Nana rose from the sofa as though pulled up by strings. In a gesture that looked automatic to Laura, she put her hand on her belly, almost as a gesture of reassurance.
"Laura?" she said, and there was no mistaking the strength in her voice, even behind the quaver.
Laura felt the world's weight leave her shoulders. Thank God you have not called me Lady Taunton, she thought, as she crossed the room.
Nana met her halfway, throwing her arms around Laura. She pressed herself close until Laura could feel the softness of her belly. Nana was shorter than she, so she rested her head against Laura's bosom. The most natural thing in the world was for Laura to kiss her hair, which she did, as she locked her arms around her sister.
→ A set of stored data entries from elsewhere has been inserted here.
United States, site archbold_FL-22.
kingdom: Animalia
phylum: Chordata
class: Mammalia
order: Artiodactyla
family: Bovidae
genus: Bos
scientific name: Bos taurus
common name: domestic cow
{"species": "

"Oliver told me you would come. He said I had to be patient," Nana murmured in that same lilting, West Country burr. "Laura."
Laura remembered Pym's determination to give Eleanor Massie a well-bred accent, and her pique at never quite erasing the burr from the pretty child's voice.
Her words were for Nana only, so she whispered them. "Sister, it took me three months to work up the nerve. What a fool I was."
Nana drew a shuddering breath, then held herself off to look at Laura, from her stylish bonnet, to her impeccable traveling dress to her elegant half boots, then back to Laura's hair, the color of her own. She gave it a gentle tug.
"When we were at the academy, I used to think you were the most beautiful creature in the whole world," Nana said. She laughed out loud, a delightful sound that traveled to every corner of Laura's heart. "I should have known we were related!"
Laura couldn't help laughing. "You're still a scamp," she said, taking her sister's hand.
Just then Nana remembered the others in the room, the man still standing.
"Mrs. Brittle, Surgeon Brittle, this is my sister, Lady Taunton."